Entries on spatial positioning
====
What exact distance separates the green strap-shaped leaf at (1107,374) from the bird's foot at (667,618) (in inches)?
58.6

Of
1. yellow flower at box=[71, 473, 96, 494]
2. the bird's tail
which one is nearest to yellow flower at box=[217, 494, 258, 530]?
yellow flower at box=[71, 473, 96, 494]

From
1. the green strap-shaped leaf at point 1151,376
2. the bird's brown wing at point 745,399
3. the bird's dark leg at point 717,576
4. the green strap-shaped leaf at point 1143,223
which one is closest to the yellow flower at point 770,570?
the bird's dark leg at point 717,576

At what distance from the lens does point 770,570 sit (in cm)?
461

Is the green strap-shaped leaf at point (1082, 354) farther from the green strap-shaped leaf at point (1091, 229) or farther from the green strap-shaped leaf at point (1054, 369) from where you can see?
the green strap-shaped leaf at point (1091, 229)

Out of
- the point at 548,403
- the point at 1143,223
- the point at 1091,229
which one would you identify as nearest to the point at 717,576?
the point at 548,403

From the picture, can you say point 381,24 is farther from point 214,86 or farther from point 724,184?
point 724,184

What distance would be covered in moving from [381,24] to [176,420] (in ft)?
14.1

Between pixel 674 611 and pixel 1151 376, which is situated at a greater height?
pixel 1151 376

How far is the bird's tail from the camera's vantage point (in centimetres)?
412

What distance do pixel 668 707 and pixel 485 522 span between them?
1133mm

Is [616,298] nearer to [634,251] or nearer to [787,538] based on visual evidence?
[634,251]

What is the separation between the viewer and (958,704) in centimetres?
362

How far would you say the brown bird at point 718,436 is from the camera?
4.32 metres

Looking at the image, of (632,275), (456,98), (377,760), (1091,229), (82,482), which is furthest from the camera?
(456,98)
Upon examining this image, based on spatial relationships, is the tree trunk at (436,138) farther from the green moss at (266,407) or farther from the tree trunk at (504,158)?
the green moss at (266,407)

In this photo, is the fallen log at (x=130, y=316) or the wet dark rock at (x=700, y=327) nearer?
====
Task instructions: Rewrite all the data above, putting "tree stem" wherever "tree trunk" appears and keeping every other part unchanged.

Solution:
What exact distance separates the green strap-shaped leaf at (1107,374) from the bird's foot at (667,618) (in inches)?
58.6

Of
1. yellow flower at box=[71, 473, 96, 494]
2. the bird's tail
which one is nearest to yellow flower at box=[217, 494, 258, 530]?
yellow flower at box=[71, 473, 96, 494]

From
1. the green strap-shaped leaf at point 1151,376
2. the bird's brown wing at point 745,399
3. the bird's dark leg at point 717,576
4. the green strap-shaped leaf at point 1143,223
which one is closest to the yellow flower at point 770,570?
the bird's dark leg at point 717,576

At what distance from the lens does point 770,570 sit (in cm)?
461

Is the green strap-shaped leaf at point (1082, 354) farther from the green strap-shaped leaf at point (1091, 229) or farther from the green strap-shaped leaf at point (1054, 369) from where you can see?
the green strap-shaped leaf at point (1091, 229)

Out of
- the point at 548,403
- the point at 1143,223
- the point at 1091,229
which one would you identify as nearest to the point at 717,576?
the point at 548,403

From the picture, can you say point 381,24 is farther from point 214,86 or farther from point 724,184?
point 724,184

What distance would be covered in moving from [381,24] to [176,420] (in ft)?
14.1

Between pixel 674 611 and pixel 1151 376, which is situated at a greater height?
pixel 1151 376

How far is the bird's tail from the camera's vantage point (in centimetres)?
412

What distance do pixel 668 707 and pixel 485 522 span between them?
1133mm

Is [616,298] nearer to [634,251] or nearer to [787,538] based on visual evidence?
[634,251]

What is the separation between the viewer and (958,704) in centimetres?
362

How far would you say the brown bird at point 718,436 is from the camera?
4.32 metres

Looking at the image, of (632,275), (456,98), (377,760), (1091,229), (82,482), which is furthest from the camera?
(456,98)
Upon examining this image, based on spatial relationships, is the tree stem at (436,138) farther from the green moss at (266,407) or farther from the tree stem at (504,158)?
the green moss at (266,407)

In this photo, is the fallen log at (x=130, y=316) or the wet dark rock at (x=700, y=327) nearer?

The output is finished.